Allowable Fee, or Usual and Customary Reimbursement (UCR)
The maximum amount a health insurer will pay for a service or procedure.
Adjusted community rating (ACR)
A rating method under which a health plan or MCO divides its members into classes or groups based on demographic factors such as geography, family composition, and age, and then charges all members of a class or group the same premium. The plan cannot consider the experience of a class, group, or tier in developing premium rates. Also known as modified community rating or community rating by class.
ASO (Administrative Services Only)
An arrangement in which an employer hires a
third party to deliver administrative services to the employer such as claims processing
and billing; the employer bears the risk for claims.
Benefit
A health care product or service that is paid for (in part or whole) by the insurance company.
Coinsurance
A form of medical cost sharing in a health insurance plan that requires an insured person to pay a stated percentage of medical expenses after the deductible amount, if any, was paid.
Coordination of Benefits
A system to eliminate duplication of benefits when you are covered under more than one group health insurance plan. Benefits under the two health insurance plans usually are limited to no more than 100 percent of the health claim.

____________________

Task requirements –
(A) Return, word for word, the part of the health insurance glossary that opens with the words containing "An arrangement in" and closes with "the health claim.".
(B) Resume the health insurance glossary after its final entry, adding further terms and definitions in the same format.
The records that come after this point are separate material, unrelated to the health insurance glossary.

Information –

____________________

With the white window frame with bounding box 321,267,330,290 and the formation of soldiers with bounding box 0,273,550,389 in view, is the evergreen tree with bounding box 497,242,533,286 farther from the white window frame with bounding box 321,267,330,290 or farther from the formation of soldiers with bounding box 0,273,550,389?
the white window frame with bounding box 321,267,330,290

____________________

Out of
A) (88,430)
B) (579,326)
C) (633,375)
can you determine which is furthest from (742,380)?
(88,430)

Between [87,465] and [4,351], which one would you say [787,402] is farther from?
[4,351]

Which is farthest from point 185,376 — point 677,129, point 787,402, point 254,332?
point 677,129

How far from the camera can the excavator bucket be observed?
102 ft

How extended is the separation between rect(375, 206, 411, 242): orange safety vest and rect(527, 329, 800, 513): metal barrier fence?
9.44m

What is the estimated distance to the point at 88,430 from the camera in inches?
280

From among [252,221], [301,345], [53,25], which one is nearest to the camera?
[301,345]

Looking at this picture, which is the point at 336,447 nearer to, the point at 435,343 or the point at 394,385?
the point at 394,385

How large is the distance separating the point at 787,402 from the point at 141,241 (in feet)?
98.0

____________________

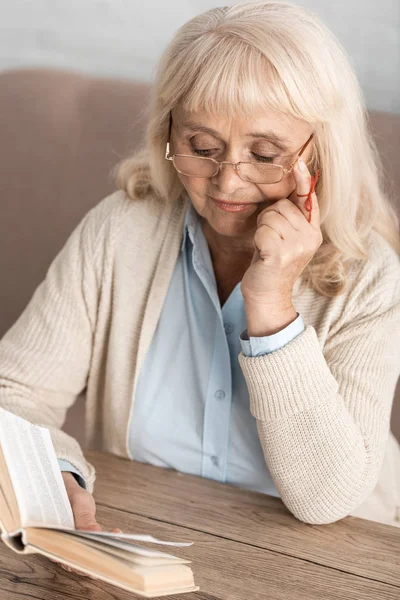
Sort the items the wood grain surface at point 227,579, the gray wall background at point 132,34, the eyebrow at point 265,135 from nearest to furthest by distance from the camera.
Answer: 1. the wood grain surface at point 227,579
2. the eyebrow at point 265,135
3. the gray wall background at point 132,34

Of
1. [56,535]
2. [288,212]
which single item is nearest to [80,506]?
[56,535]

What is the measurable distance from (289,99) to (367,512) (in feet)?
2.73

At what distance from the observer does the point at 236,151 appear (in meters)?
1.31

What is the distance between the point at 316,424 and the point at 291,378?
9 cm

____________________

Task-by-task outputs –
(A)
An arrangement in which an employer hires a
third party to deliver administrative services to the employer such as claims processing
and billing; the employer bears the risk for claims.
Benefit
A health care product or service that is paid for (in part or whole) by the insurance company.
Coinsurance
A form of medical cost sharing in a health insurance plan that requires an insured person to pay a stated percentage of medical expenses after the deductible amount, if any, was paid.
Coordination of Benefits
A system to eliminate duplication of benefits when you are covered under more than one group health insurance plan. Benefits under the two health insurance plans usually are limited to no more than 100 percent of the health claim.

(B)
Co-payment
A form of medical cost sharing in a health insurance plan that requires an insured person to pay a fixed dollar amount when a medical service is received. The insurer is responsible for the rest of the reimbursement.
Deductible
A fixed dollar amount during the benefit period - usually a year - that an insured person pays before the insurer starts to make payments for covered medical services. Plans may have both per individual and family deductibles.
Covered Expenses
Most health insurance plans, whether they are fee-for-service, HMOs, or PPOs, do not pay for all health care services. Some may not pay for prescription drugs. Others may not pay for mental health care. Covered health care services are those medical procedures the health insurer agrees to pay for. They are listed in the health insurance policy.
Customary Fee
Most health insurance plans will pay only what they call a reasonable and customary fee for a particular health care service. If your doctor charges $1,000 for a hernia repair while most doctors in your area charge only $600, you will be billed for the $400 difference. This is in addition to the deductible and coinsurance you would be expected to pay. To avoid this additional cost, ask your doctor to accept your health insurance company's payment as full payment. Or shop around to find a doctor who will. Otherwise you will have to pay the rest yourself.
Specific conditions or circumstances for which the health insurance policy will not provide benefits.
Electronic Health Record
An electronic health record is a long-term aggregate of a patient’s health information and may be a record of a variety of providers and types of medical care. This record is sometimes confused with an electronic medical record, which is a record of a patient’s health maintained by a physician as a record primarily of the physician’s care of the patient.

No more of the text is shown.